8.7.3 The name and batch number of the product to be packaged must be indicated on each line or installation.

8.7.4 Upon receipt of products and packaging materials in the packaging workshop, their quantity, authenticity and compliance with packaging instructions should be checked.

8.7.5 The primary filling packaging must be clean before starting the operation. Particular attention should be paid to avoid the presence of glass and metal particles.

8.7.6 Marking should be done as soon as possible, immediately after filling and sealing the product. If this is not possible for any reason, then the necessary measures should be taken against product mix-up or false labeling.

8.7.7 The correctness of any markings (eg, coding or expiry date) carried out both during and outside the packaging process should be carefully controlled and documented. Particular attention should be paid to manual marking, which should be monitored at regular intervals.

8.7.8 Special precautions should be taken when using cut labels and when marking outside the packaging line. To prevent confusion, it is recommended to use roll labels instead of cut labels.

8.7.9 The correct operation of electronic code readers, label counters and similar devices should be monitored.

8.7.10 Information on packaging materials, which is applied by printing or embossing, must be distinct, resistant to light (fading) and abrasion.

8.7.11 When carrying out control on the line during the packaging of products, at least the following should be checked:

General view of the packaging;

Completeness of packaging;

Use of proper products and packaging materials;

Correctness of printing inscriptions;

Correct operation of control devices on the line.

Product samples taken from the packaging line must not be returned.

8.7.12 Products, the packaging of which unforeseen circumstances have arisen, may be returned to production again only after a special check, investigation and with the permission of the Authorized Person.
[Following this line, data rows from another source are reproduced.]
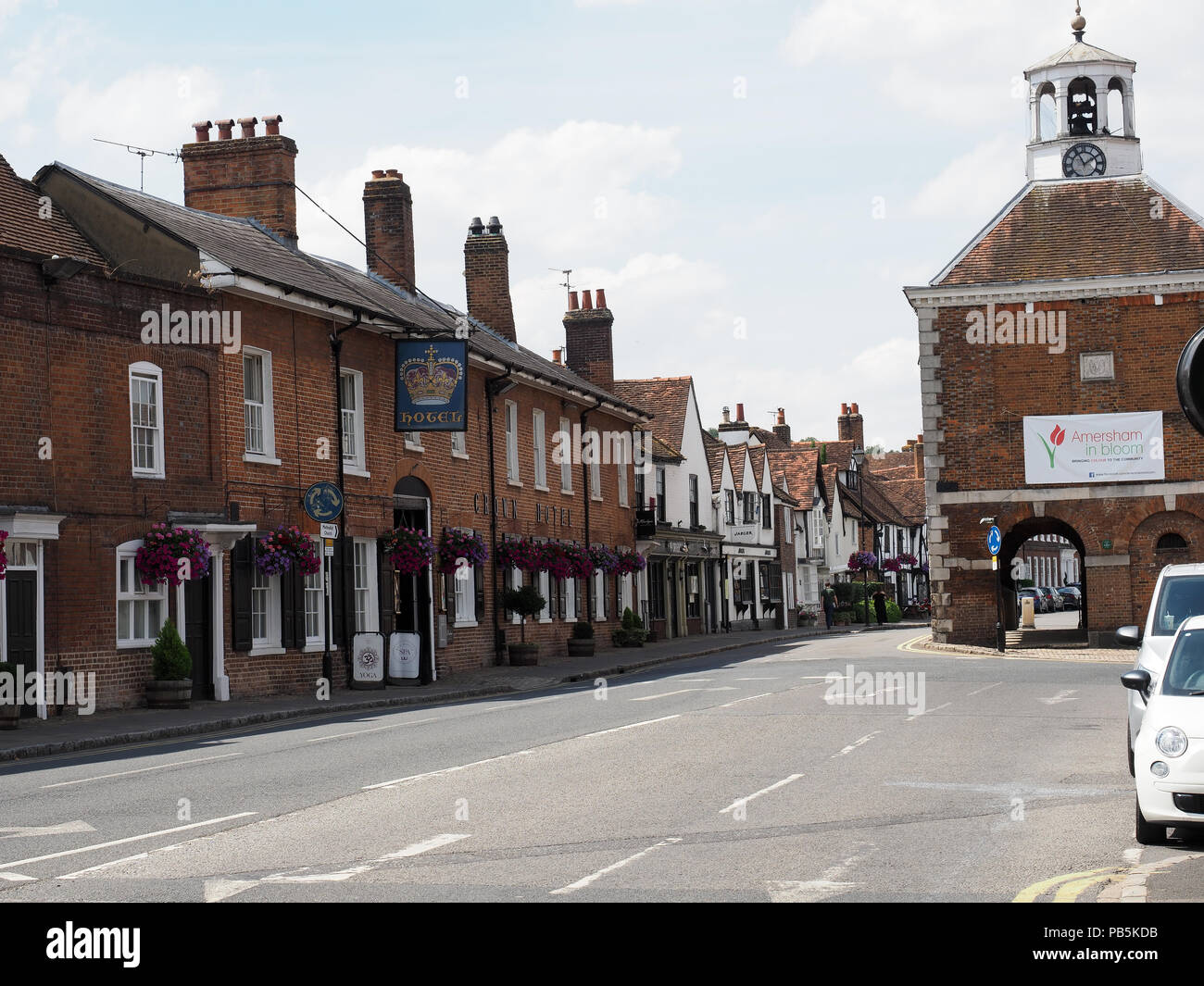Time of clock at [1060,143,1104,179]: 1:55
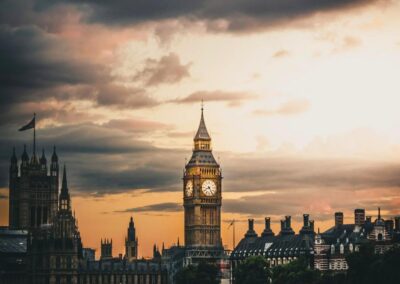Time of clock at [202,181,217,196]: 8:24
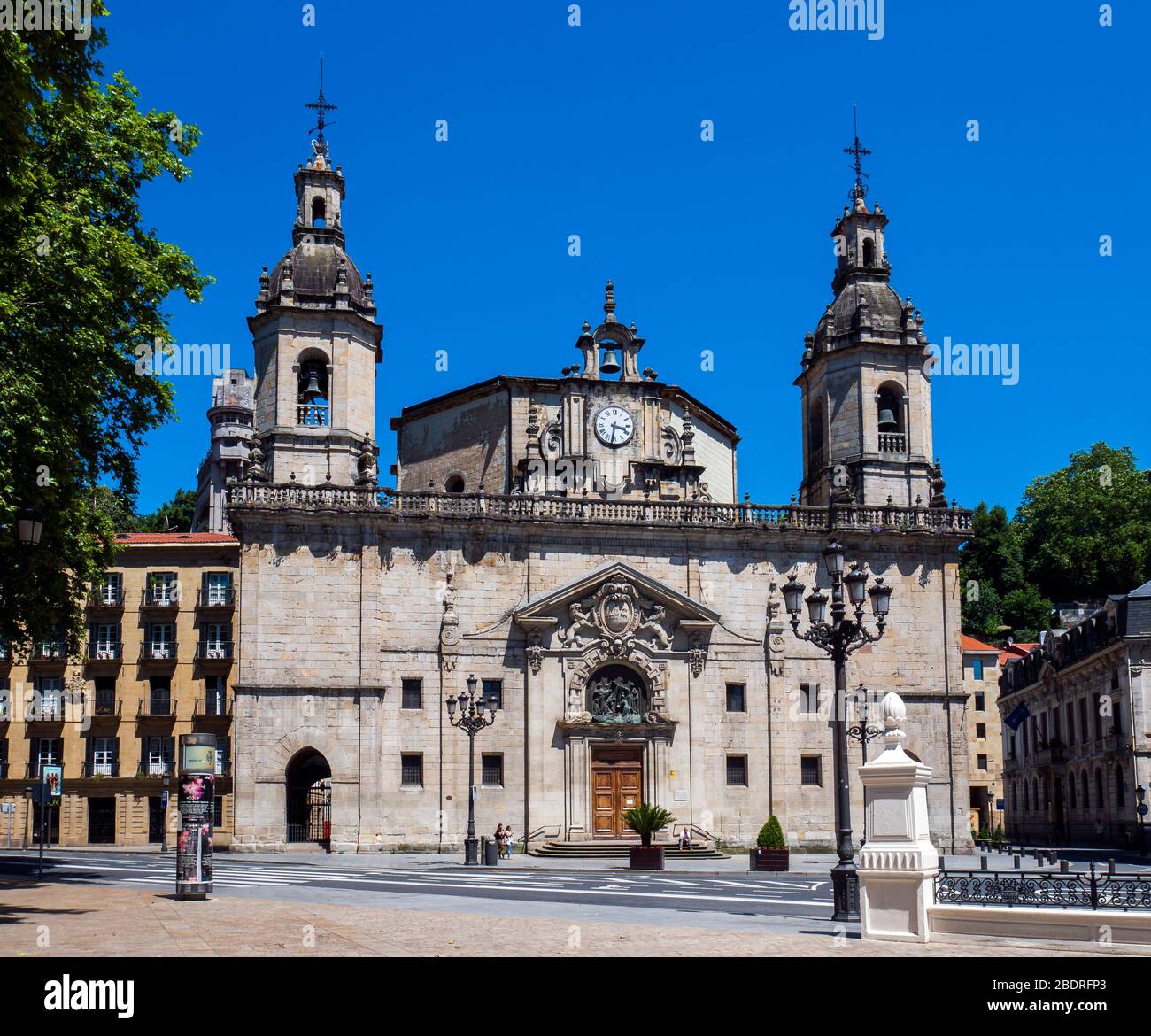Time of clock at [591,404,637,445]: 3:31
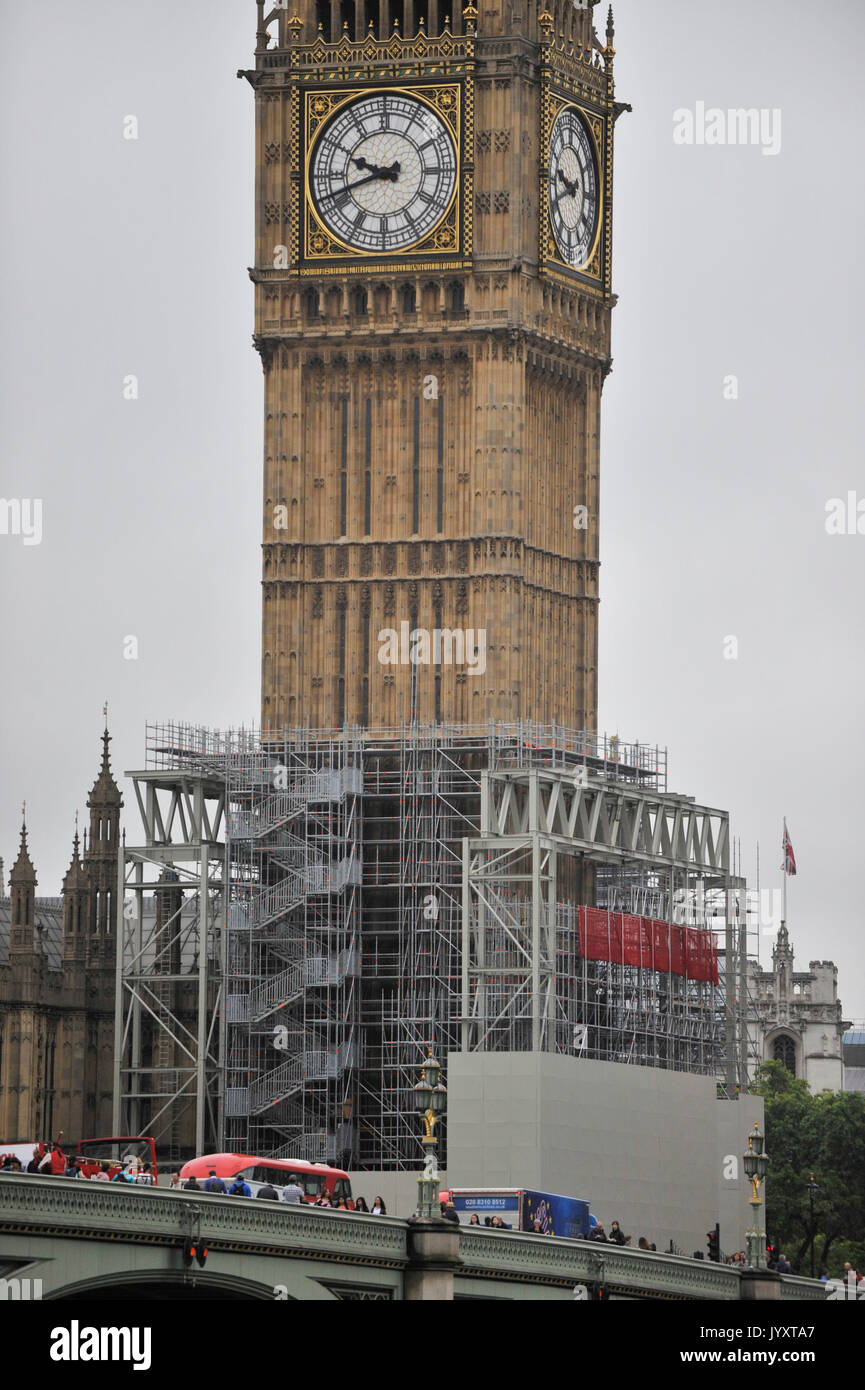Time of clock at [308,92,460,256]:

In such cases, detailed records should be drawn up and kept.

8.7.13 If there is a significant and unusual discrepancy between the number of bulk finished products, marking packaging materials and the number of units of finished products received, then an investigation should be carried out and a satisfactory explanation for this fact should be found in order to obtain permission to sell the product.

8.7.14 Upon completion of the packaging operations, any remaining batch number-bearing packaging materials must be destroyed and the destruction documented with an appropriate protocol. The return to the warehouse of packaging materials that do not bear a batch number is carried out in accordance with the approved instructions.

Finished products

8.8.1 Finished products must be kept under quarantine until a permit for their sale is issued under the conditions established by the manufacturer.

8.8.2 The procedure for assessing the quality of the finished product and the requirements for the documentation required to obtain permission to sell are given in Section 9 of this standard "Quality Control".

8.8.3 After the issuance of the marketing authorization, the finished product is stored in the finished product warehouse under the conditions established by the manufacturer.